If no colostrum on hand, prepare a newborn milk formula
8 oz. baby bottle with nipple
1 tsp butter
1 tsp dark Karo syrup
Canned evaporated milk (NOT condensed milk)
Add Baby Lamb Strength Oral or Hartz liquid pet Vitamin A&D plus oral liquid Vitamin E to one daily feeding. Probios dispersible powder should also be added to one feeding unless the lamb is being given this is a paste form.

Directions: Enlarge nipple hole slightly with a hot needle.
Take the 8 oz baby bottle, put 1 tsp butter in it.
Set bottle in hot water to melt the butter.
Add 1 tsp of dark Karo syrup.
Fill the bottle with undiluted evaporated milk to the 8 oz mark. Heat until warm.
Add the Baby Lamb Strength Oral or pet Vitamin A&D plus liquid Vitamin E and Probios to the warmed milk once a day.

Feeding Schedule and Amounts

Milk Replacer After the initial colostrum feeding, lambs should receive about 15% to 20% of their body weight in milk replacer daily.
Example: 5 lb lamb X 16oz/lb= 80 oz X 20% = 16 oz daily.

Divide the above daily amount by the number of feedings in a 24-hour period. Increase the amount as the lamb gains weight and gets older. As you do this, increase the time between feedings.

Suggested Feeding Schedule: For the first 24 hours of life, give the lamb colostrum. Feed it every 2 hours if possible through the first 24 hours of life. In the next 24 to 48 hours of the lamb's life, begin gradually mixing the colostrum or colostrum substitute with lamb milk replacer. By day four of the lamb's life, it should be receiving nothing but the lamb milk replacer according to the schedule listed below.

Follow the schedule listed below after the lamb is over 24 hours old:

Day 2 through 3: every 3 hours
Day 4 through 7: every 4 hours
Day 8 through 21: every 6 hours
Day 21 through 35: every 8 hours
Day 25 until weaning: every 12 hours.

Don't overload the lamb's stomach by giving it too much milk at one time.

Under NO CIRCUMSTANCES should you give the lamb cow's milk. If you can't get lamb milk replacer, use goat's milk until you get lamb replacer.

What to do if your lamb is sick

When you spend a few minutes at feeding time observing your lamb, be sure to observe his manure and watch to see how he urinates and how long it takes him. Watch his breathing and be familiar with the ease and rate that he normally breathes when it is cold outside and when it is hot. Watch how he moves and how he holds his ears and head. If you are familiar with his normal behaviour, it will be quite evident when something is wrong. If he "doesn't act right," evaluate what it is that isn't right. The following are descriptions of things that could be wrong and what to do in each case.

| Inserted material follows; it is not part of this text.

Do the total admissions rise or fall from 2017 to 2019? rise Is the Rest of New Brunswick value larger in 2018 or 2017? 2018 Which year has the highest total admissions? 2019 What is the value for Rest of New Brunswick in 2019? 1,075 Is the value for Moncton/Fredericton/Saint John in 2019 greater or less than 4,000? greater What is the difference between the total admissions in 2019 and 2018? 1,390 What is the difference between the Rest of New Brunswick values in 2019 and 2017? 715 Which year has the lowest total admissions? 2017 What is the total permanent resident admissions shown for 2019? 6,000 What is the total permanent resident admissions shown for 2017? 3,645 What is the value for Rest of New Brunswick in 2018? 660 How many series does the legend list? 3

First, however, there are a few things you need to know about one of the common treatments, antibiotics:

Antibiotics are drugs which are used to treat bacterial diseases. They are not effective against viral diseases or diseases caused by feeding accidents. However, we often use them to prevent bacteria from causing even more problems when the disease is not caused by bacteria.

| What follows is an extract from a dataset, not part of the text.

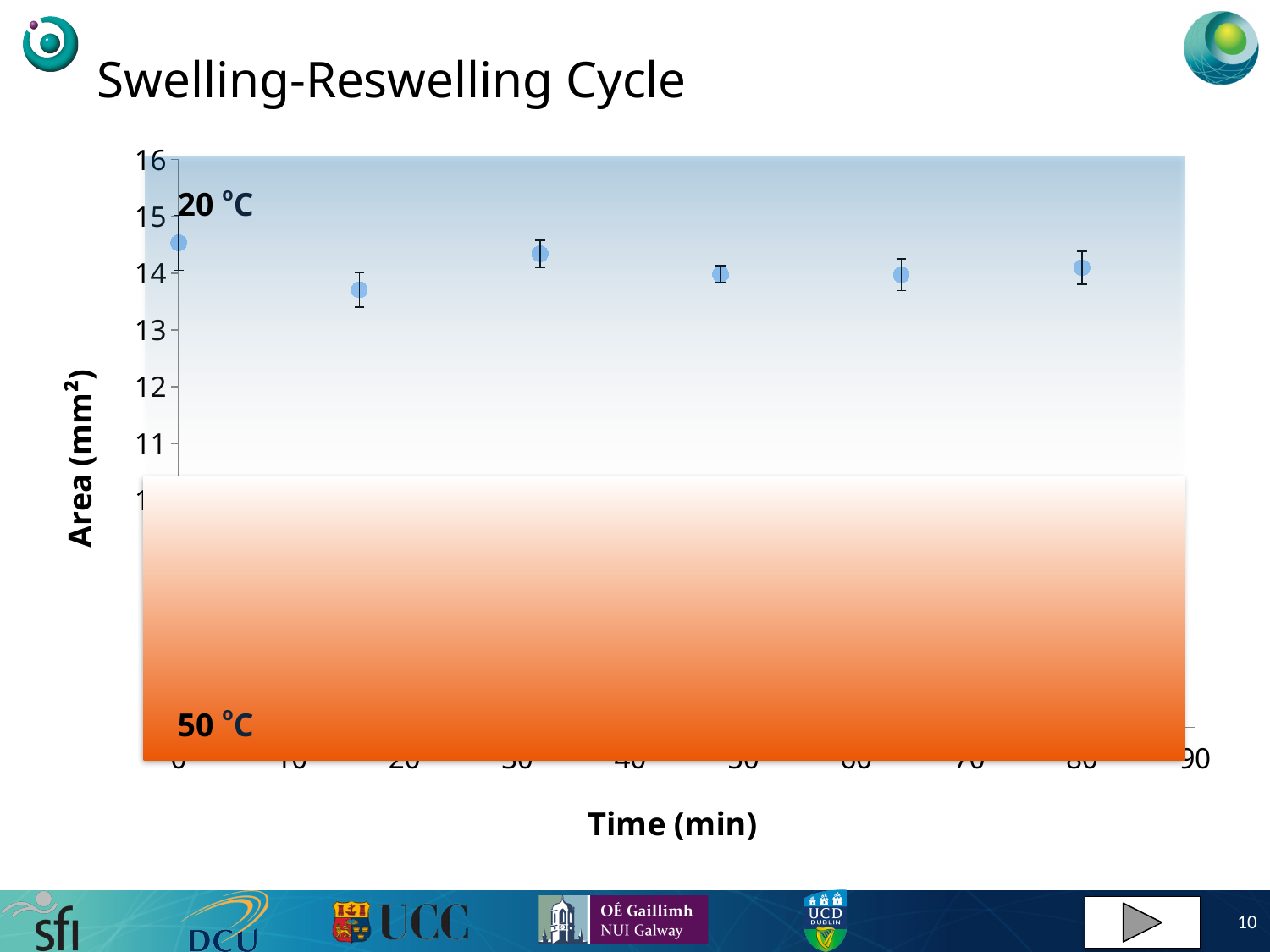
Is the area value at 0 min greater or less than 14? greater Which has a larger area value: the point at 0 min or the second point (around 16 min)? the point at 0 min What is the label of the y axis? Area (mm²) What is the label of the x axis? Time (min) Which data point has the highest area value? the point at 0 min What kind of chart is shown on the slide? scatter chart How many data points are plotted in the visible (blue) region of the chart? 6 Is the area value of the third data point (around 32 min) greater or less than 14? greater Is the area value of the second data point (around 16 min) greater or less than 14? less Which data point has the lowest area value? the second point (around 16 min)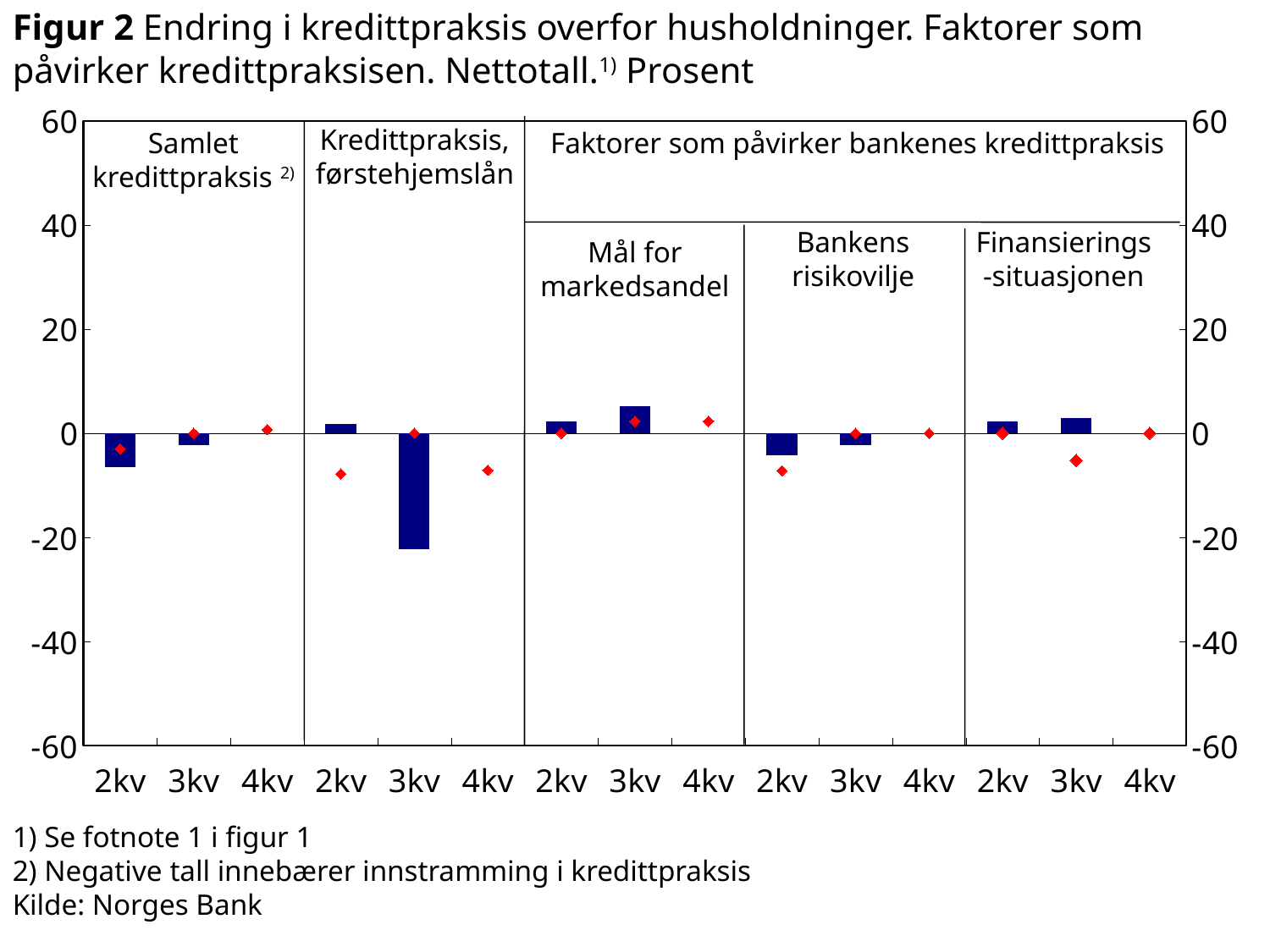
Which quarter and panel has the lowest (most negative) bar in the chart? 3kv, Kredittpraksis, førstehjemslån What is the heading above the three rightmost panels of the chart? Faktorer som påvirker bankenes kredittpraksis In the 'Bankens risikovilje' panel, which bar is lower, 2kv or 3kv? 2kv In the 'Kredittpraksis, førstehjemslån' panel, is the bar for 3kv greater or less than -10? less What is the source given for the chart? Norges Bank In the 'Samlet kredittpraksis' panel, which bar is lower, 2kv or 3kv? 2kv In the 'Mål for markedsandel' panel, is the bar for 3kv greater or less than 0? greater How many panels (sections) is the chart divided into? 5 In the 'Mål for markedsandel' panel, which bar is higher, 2kv or 3kv? 3kv How many quarter labels appear along the x axis in total? 15 In the 'Samlet kredittpraksis' panel, is the bar for 2kv greater or less than 0? less What kind of chart is shown on the slide? combination bar and line chart (bars with diamond markers)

Dosage is also important. Many of our drugs do not have dosages for sheep. If such is the case, use the dosage for calves or cattle. Every drug has a concentration on the label. For example penicillin may have a concentration of 200,000 unit per ml (cc). The dosage is 10,000 units (80 x 10,000). So, you need to give 4 cc of penicillin (800,000 divided by 200,000). Do not under or over treat unless instructed by your veterinarian.